Renverser la classe, l’apprentissage, l’établissement scolaire…

Le mois dernier, alors que Sonia nous partageait un billet présentant dix photos de campus du futur, je lisais «Shimon Amar: sans pédagogie innovante l’aménagement d’un campus n’a pas de sens» et «Faut-il inverser l’enseignement, l’apprentissage ou même l’établissement?», deux articles sur l’importance de réfléchir au pédagogique avant de réorganiser les lieux mêmes où se réalisent les apprentissages. Dans le premier article, Shimon Amar, directeur de l’Ohalo Academic College, l’exprime ainsi :

«L’enseignement tel qu’il a été conçu lors des révolutions industrielles avait besoin d’amener les futurs adultes à appliquer un savoir théorique. Ce n’est plus le cas. L’enseignement comme on le dispense aujourd’hui n’est plus adapté et n’apporte pas les compétences du XXIe siècle telles que la capacité de collaborer, d’apprendre tout le temps et partout, de s’adapter à un monde incertain. Ces compétences ne s’apprennent pas en histoire ou en mathématiques, et leur apprentissage ne se fait plus entre les quatre murs d’une salle de classe. C’est la raison pour laquelle nous repensons les espaces de travail, car l’université est le lieu où doit éclater cette révolution pédagogique.»

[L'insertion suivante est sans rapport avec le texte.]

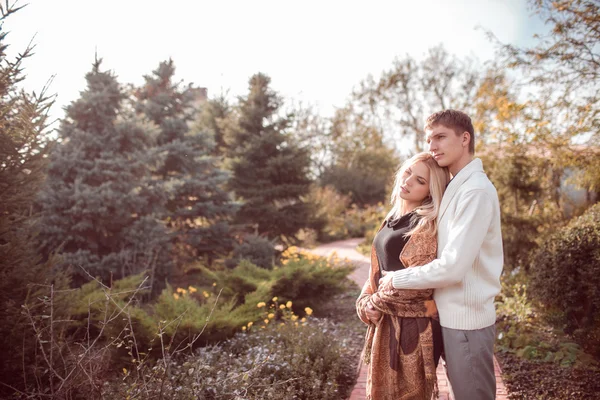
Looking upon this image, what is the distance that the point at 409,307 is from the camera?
2166mm

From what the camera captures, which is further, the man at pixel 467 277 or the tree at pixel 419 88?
the tree at pixel 419 88

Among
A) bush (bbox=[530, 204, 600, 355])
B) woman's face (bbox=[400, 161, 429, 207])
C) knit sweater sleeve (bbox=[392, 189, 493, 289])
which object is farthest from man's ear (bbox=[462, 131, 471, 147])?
bush (bbox=[530, 204, 600, 355])

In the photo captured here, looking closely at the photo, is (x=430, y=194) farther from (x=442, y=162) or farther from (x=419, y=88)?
(x=419, y=88)

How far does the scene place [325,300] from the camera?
6.10 metres

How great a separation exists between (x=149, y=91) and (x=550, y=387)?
11288mm

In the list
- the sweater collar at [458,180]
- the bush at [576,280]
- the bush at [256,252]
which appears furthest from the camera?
the bush at [256,252]

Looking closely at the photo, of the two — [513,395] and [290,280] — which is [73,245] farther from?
[513,395]

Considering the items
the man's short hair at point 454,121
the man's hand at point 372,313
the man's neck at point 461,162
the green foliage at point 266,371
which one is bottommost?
the green foliage at point 266,371

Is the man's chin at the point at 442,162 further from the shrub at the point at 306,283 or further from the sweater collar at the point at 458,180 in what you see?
the shrub at the point at 306,283

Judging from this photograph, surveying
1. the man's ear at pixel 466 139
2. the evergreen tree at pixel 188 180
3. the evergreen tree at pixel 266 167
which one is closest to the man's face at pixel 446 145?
the man's ear at pixel 466 139

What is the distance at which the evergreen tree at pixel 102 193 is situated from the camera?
6.97 m

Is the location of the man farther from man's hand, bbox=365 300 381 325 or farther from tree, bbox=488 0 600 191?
tree, bbox=488 0 600 191

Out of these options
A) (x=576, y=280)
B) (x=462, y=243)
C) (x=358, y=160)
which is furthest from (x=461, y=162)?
(x=358, y=160)

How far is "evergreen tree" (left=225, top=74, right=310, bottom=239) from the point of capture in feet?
38.9
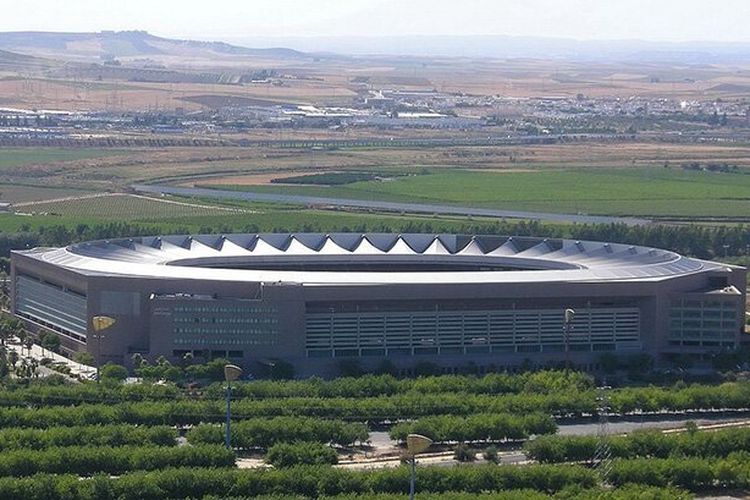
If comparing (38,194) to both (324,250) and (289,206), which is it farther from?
(324,250)

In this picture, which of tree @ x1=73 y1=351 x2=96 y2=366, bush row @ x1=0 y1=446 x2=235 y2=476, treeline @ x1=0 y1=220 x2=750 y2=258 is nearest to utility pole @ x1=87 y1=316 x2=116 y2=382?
tree @ x1=73 y1=351 x2=96 y2=366

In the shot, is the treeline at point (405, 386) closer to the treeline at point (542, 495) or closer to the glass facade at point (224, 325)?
the glass facade at point (224, 325)

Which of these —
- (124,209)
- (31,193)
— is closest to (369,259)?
(124,209)

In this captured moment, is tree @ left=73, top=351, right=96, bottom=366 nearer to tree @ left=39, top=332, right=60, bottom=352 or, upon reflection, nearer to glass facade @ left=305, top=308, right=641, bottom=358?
tree @ left=39, top=332, right=60, bottom=352

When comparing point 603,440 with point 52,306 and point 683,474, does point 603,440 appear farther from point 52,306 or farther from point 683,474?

Dans «Faut-il inverser l’enseignement, l’apprentissage ou même l’établissement?» Bruno Devauchelle (que l’on connaît par son blogue personnel Veille et Analyse TICE) met en lumière l’apport de la «classe inversée» qui, au-delà du battage médiatique qu’a connu cette approche, a le mérite de permettre une réelle prise de conscience professionnelle et un recadrage des activités pédagogiques centrées sur l’apprenant. Ce recadrage pouvant même «polliniser» les autres niveaux de la structure scolaire.

Pour Devauchelle…

  • le renversement de la classe (flipped classroom) – où sont maximisés les temps en groupe avec des activités interactives et les temps hors classe par une utilisation judicieuse des technologies;
  • le changement de rôle  de l’enseignant – qui passe de grand manitou du savoir à facilitateur des apprentissages;
  • les établissements qui repensent l’organisation physique des lieux sur le modèle des «learning center» – en mettant non plus les cours au centre de tout mais bien plutôt les apprenants;

…tous convergent vers un seul et même objectif: faciliter les apprentissages et le développement chez les apprenants des compétences nécessaires au monde d’aujourd’hui, mais surtout de demain.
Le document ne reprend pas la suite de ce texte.